There are many computing problems that are amenable to parallel processing. In parallel processing on a parallel computing system an overall problem is typically divided into multiple sub-problems, or processes, each of which is then assigned to run on a particular processor of a number of processors, since the processors can then execute in parallel, rather than in serial, the overall problem is solved more quickly than with a single processor. Applications that have been run on parallel processing computer systems include cryptanalysis, weather forecasting, and many kinds of simulations.
In many parallel processing applications, a process running on one processor will need results from another processes running on another processor. For example, if a logic simulation of a microprocessor system is divided into a process simulating a RALU, another simulating a control unit, a third simulating a first level cache of a memory system, and a fourth simulating upper level memory, from time to time the process simulating the RALU may need to receive data from, and send data to, the process simulating the first level cache, and, when the simulated cache scores a “miss”, the cache process will need to communicate with the process simulating the upper level memory.
It has been found that rapid, reliable, communications between processors within a parallel computing system is essential to successful execution.
A massively-parallel computer system is one in which there are large numbers of processors, each of which has at least some program and data memory associated with it, typically operating in a multiple-instruction, multiple-data (MIMD), processing model.

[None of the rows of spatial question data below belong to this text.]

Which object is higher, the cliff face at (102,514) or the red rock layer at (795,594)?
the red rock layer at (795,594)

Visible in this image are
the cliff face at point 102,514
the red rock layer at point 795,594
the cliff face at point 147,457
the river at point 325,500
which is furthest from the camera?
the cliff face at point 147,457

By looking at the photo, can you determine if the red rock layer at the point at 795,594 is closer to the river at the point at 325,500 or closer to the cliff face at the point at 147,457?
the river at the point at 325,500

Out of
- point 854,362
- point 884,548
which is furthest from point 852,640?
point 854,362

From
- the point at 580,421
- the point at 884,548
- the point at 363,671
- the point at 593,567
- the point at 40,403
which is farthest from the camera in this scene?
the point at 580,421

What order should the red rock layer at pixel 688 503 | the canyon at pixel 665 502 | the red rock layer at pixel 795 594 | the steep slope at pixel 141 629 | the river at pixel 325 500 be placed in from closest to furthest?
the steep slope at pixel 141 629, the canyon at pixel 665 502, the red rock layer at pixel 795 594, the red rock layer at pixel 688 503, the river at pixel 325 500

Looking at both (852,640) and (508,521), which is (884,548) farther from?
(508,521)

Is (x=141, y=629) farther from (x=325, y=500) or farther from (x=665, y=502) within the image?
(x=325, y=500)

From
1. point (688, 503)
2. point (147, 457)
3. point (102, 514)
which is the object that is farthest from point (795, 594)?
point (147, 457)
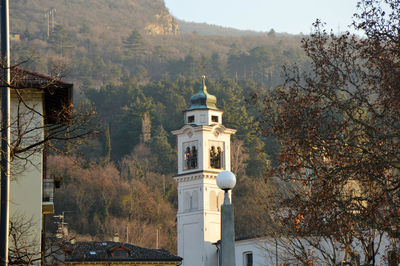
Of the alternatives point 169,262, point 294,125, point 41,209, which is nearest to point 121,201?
point 169,262

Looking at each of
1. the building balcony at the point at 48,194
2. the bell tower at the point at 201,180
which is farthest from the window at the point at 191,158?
the building balcony at the point at 48,194

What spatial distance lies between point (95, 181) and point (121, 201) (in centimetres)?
420

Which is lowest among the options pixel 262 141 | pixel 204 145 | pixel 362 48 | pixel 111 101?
pixel 362 48

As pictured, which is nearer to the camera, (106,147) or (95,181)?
(95,181)

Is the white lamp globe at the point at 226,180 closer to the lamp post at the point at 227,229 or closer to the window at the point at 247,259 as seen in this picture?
the lamp post at the point at 227,229

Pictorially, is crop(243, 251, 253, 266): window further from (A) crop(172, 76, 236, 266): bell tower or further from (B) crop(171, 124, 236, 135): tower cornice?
(B) crop(171, 124, 236, 135): tower cornice

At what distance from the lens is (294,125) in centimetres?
2228

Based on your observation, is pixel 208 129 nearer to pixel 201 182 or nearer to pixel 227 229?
pixel 201 182

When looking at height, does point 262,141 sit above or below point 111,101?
below

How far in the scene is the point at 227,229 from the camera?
15.4m

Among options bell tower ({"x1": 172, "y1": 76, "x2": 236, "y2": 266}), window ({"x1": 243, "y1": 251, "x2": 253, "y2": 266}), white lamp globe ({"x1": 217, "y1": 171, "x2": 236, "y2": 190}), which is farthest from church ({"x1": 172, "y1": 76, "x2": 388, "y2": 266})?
white lamp globe ({"x1": 217, "y1": 171, "x2": 236, "y2": 190})

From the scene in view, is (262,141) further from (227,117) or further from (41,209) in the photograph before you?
(41,209)

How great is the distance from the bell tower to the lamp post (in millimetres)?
55403

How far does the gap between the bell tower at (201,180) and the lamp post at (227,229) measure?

In provisional patent application Ser. No. 13/425,136, a parallel computing system is described that is adapted to communicate with “scatter-gather” and “all to all” operations. In the scatter-gather operation, a message is sent from a first processor of the system to other processors of the system; the message either includes data being sent to those processors, or includes a request for the other processors to return specific data to the first processor.
Traditionally, the all-to-all communication exchange uses the binomial-tree multicast model. FIG. 69 illustrates an example of a binomial-tree multicast all-to-all exchange, showing the first of four tree broadcast interactions. Each processing element performs an iteration of the exchange. If “n” is the total number of processing units then it takes “nlog2n” (see: FIG. 1) communication steps to complete. As can be seen in FIG. 69, each communication step consists of a pair of processing units in communication.
It is noted that pair-wise communication is considered safe, as loop-back and other checks, including parity or other checksum checks combined with acknowledgment packets, can be performed on the data to insure that it arrived unchanged, and a retry can be initiated if corruption occurs. Unacknowledged broadcast communications are considered unsafe, since the sending processor may not recognize and correct communication errors.